The differential diagnosis for primary and secondary erythromelalgia include polyneuropathy (large or small fiber neuropathy), acrocyanosis, peripheral arterial disease, lipodermatosclerosis, Raynaud phenomenon, cellulitis, gout, Fabry disease, vasculitis, and frostbite. These disorders should be distinguished from erythromelalgia with the help of typical features associated with these disorders like angiokeratomas and corneal opacities in Fabry disease, history of fever/trauma in cellulitis that responds quickly to antibiotics, high uric acid in gout and abnormal nerve conduction test results in polyneuropathy. The episodes of Raynaud phenomenon are precipitated by cold exposure and relieved by warming. A presentation limited to the face, which is extremely rare, can often be mistaken and mistreated as rosacea, seborrheic dermatitis or contact dermatitis.
Complex regional pain syndrome (CRPS), which is also known as reflex sympathetic dystrophy, can mimic many of the symptoms of erythromelalgia. However, CRPS is more often unilateral and can present more proximally in a limb, while erythromelalgia is more likely to be symmetric and located in the distal limb. In addition, CRPS is often preceded by trauma or surgery, whereas episodes of erythromelalgia can often be triggered by heat and relieved with cooling agents.

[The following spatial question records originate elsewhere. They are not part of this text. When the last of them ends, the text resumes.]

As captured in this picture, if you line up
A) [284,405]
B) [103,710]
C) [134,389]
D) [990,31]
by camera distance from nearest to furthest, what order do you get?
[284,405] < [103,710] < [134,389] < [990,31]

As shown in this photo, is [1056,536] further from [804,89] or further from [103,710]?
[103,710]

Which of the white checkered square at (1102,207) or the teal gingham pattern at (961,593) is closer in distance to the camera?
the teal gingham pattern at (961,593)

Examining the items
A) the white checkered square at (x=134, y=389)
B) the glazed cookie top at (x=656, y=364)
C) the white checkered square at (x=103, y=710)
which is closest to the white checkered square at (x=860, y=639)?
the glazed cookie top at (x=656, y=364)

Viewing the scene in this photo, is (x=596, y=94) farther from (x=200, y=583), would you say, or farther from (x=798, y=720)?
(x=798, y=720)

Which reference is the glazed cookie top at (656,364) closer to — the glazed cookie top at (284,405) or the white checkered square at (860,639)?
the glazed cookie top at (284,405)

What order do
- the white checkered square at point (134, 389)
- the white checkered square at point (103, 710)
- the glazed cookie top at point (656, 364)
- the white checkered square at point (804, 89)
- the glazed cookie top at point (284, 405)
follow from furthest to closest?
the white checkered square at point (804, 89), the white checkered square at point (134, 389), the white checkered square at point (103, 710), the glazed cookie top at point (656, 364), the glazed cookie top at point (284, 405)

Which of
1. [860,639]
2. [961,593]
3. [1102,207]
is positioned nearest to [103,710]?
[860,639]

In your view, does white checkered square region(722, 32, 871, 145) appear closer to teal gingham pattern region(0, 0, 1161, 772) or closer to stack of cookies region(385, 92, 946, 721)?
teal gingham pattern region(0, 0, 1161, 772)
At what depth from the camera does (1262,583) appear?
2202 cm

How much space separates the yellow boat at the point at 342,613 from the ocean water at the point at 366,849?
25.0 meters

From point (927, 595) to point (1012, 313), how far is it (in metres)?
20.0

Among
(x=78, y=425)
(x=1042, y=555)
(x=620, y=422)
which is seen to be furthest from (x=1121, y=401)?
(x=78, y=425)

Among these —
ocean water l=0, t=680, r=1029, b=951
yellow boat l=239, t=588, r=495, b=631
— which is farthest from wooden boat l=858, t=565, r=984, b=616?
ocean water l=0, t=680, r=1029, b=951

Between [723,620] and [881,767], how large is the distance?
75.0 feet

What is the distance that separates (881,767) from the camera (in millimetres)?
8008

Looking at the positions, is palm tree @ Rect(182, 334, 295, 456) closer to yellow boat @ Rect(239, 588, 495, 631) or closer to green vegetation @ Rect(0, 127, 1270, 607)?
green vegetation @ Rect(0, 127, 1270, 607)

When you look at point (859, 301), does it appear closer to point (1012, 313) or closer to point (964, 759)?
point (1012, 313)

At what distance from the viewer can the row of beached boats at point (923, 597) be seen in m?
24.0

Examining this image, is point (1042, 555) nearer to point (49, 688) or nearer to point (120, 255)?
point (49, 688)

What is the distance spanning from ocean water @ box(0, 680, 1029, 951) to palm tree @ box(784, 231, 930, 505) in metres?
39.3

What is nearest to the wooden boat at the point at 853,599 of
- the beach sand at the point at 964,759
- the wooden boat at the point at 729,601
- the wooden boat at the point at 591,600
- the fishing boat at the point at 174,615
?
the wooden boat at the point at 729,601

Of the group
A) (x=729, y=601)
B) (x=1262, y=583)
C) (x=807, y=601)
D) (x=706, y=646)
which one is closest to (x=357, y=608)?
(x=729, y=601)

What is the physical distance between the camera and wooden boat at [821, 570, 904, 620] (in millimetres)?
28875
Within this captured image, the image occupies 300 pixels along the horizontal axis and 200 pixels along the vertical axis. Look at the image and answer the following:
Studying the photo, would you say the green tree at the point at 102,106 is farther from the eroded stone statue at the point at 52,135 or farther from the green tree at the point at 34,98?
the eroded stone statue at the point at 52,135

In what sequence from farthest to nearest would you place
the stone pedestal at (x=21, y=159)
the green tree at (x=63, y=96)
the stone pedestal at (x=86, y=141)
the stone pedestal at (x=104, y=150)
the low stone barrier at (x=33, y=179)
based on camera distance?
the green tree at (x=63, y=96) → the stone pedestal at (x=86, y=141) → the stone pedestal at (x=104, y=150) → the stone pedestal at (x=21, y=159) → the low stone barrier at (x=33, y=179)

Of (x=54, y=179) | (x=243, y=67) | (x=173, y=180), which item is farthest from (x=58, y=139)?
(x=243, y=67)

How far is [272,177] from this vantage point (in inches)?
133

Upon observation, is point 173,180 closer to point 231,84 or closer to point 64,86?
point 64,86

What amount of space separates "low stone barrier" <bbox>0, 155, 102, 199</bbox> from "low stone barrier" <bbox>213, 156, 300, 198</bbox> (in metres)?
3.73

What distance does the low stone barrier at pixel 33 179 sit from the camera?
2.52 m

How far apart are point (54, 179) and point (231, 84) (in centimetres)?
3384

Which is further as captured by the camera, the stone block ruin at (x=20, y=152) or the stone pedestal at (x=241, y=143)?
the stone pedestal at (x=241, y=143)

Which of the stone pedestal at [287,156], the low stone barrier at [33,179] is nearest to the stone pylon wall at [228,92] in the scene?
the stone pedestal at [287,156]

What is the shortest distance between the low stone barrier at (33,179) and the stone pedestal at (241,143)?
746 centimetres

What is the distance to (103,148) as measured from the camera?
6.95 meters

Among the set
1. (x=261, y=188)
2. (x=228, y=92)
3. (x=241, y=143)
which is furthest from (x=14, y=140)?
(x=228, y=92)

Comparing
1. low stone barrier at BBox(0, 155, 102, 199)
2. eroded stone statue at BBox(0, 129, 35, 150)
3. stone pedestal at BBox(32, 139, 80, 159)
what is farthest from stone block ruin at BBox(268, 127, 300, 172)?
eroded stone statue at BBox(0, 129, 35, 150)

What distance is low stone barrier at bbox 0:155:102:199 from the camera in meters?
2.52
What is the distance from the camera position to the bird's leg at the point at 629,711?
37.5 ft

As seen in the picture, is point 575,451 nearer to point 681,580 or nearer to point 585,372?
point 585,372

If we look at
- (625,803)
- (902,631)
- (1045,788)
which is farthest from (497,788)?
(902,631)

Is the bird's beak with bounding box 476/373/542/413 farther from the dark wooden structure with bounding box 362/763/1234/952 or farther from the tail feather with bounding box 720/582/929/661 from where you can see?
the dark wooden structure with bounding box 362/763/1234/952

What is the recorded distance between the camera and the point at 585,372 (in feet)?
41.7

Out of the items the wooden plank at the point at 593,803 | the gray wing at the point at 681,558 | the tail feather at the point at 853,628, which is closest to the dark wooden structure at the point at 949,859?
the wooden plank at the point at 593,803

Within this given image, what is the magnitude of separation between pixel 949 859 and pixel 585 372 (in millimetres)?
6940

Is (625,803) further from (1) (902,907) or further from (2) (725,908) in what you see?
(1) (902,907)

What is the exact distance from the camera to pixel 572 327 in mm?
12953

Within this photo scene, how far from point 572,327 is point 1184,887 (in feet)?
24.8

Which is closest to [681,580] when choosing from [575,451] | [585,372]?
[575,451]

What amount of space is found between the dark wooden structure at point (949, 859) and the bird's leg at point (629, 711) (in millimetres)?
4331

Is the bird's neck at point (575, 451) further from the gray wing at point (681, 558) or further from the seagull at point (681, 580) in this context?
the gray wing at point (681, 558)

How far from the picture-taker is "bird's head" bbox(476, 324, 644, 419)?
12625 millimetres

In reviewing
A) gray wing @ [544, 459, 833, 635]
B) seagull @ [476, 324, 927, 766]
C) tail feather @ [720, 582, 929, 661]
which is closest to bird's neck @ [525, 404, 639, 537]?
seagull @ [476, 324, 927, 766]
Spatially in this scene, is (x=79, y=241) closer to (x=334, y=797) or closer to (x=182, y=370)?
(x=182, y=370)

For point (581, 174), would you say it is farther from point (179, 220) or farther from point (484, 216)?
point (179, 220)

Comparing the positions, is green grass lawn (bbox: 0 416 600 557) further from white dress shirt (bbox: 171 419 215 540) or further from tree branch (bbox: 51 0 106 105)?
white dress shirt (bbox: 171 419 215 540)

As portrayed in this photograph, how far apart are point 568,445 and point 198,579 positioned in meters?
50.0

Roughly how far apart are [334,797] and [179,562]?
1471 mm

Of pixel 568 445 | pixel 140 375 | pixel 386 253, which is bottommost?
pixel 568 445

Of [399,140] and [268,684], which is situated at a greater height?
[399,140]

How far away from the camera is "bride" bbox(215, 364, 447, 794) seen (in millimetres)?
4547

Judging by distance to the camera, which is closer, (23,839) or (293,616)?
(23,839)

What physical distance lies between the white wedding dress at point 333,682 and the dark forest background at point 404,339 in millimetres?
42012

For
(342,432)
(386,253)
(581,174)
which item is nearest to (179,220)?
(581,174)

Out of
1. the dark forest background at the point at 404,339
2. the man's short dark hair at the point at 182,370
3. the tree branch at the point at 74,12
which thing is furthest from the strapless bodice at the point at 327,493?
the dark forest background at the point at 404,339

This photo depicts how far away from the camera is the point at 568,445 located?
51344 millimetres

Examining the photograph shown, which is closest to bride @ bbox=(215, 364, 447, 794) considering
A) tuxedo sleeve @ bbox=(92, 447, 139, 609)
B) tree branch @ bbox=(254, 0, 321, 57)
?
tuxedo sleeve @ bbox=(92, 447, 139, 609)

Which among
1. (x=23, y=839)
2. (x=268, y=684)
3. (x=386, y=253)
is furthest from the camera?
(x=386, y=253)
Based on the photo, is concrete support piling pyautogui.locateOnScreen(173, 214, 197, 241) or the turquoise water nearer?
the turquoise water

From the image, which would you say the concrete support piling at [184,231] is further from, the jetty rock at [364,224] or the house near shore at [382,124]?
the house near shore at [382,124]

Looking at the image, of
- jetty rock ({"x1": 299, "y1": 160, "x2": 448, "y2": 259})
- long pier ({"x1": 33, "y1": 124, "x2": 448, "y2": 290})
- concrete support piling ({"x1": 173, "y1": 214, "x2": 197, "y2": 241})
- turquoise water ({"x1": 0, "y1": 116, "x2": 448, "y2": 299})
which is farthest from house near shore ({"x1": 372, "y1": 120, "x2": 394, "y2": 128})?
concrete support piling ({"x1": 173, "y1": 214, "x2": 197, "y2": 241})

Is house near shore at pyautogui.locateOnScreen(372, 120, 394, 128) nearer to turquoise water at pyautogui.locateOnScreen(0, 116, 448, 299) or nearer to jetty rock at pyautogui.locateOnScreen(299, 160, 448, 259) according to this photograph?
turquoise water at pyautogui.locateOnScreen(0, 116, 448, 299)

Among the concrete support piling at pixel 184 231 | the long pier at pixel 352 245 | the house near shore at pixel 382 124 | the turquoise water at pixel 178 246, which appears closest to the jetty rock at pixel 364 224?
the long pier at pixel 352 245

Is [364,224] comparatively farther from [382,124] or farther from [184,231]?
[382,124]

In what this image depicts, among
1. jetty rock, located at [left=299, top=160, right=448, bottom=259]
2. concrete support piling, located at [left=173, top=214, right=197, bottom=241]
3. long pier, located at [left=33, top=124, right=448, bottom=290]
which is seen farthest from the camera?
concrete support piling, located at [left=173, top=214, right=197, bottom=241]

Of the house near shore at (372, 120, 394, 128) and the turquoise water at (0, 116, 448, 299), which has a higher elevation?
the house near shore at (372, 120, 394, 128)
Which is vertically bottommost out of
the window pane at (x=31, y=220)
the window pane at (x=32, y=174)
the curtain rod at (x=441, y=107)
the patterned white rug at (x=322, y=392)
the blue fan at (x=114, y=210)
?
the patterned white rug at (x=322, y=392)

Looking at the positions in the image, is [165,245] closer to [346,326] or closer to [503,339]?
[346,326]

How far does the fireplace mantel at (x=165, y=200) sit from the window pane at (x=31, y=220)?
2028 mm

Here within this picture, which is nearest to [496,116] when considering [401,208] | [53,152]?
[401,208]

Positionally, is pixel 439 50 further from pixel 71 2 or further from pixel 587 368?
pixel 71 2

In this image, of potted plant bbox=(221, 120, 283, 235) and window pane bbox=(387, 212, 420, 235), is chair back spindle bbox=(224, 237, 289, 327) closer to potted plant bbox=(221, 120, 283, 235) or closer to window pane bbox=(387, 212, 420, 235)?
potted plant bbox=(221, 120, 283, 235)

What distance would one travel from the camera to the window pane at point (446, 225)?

Most patients with primary and secondary erythromelalgia are difficult to manage and are often resistant to treatment. One exception is secondary disease due to polycythemia vera and essential thrombocythemia as these patient populations often have a favorable response to aspirin therapy. Currently, data is conflicting as to the severity and prognosis of primary versus secondary erythromelalgia. Some studies postulate that aspirin responsive patients have little morbidity and complications occur more frequently in patients who have platelet mediated disease.
Over time, ulceration, necrosis, and gangrene can develop in response to repeated ice water immersion or other forms of chronic cooling of the extremities. Quality of life has been shown to be dramatically affected and can lead to chronic depression due to fear of precipitating episodes.
To alleviate the burning pain associated with the disorder, patients often will attempt to cool the affected extremity. Some patients even report sitting in front of the refrigerator to alleviate discomfort. Many of the methods used can lead to maceration of the affected tissue, followed by damage to the skin barrier. The most commonly reported complication is infection secondary to blistering, ulceration, cyanosis, and gangrene that might lead to amputation in chronic untreated cases. Malnutrition and hypothermia have been seen in a few cases.
Management of erythromelalgia requires an interprofessional approach. Various healthcare positions offer distinct points of view that allow for expeditious diagnosis and new and innovative treatment plans leading to better long-term outcomes. Particularly in cases of secondary erythromelalgia, it is important to promptly elucidate the underlying cause in order to effectively treat and potentially reverse erythromelalgia.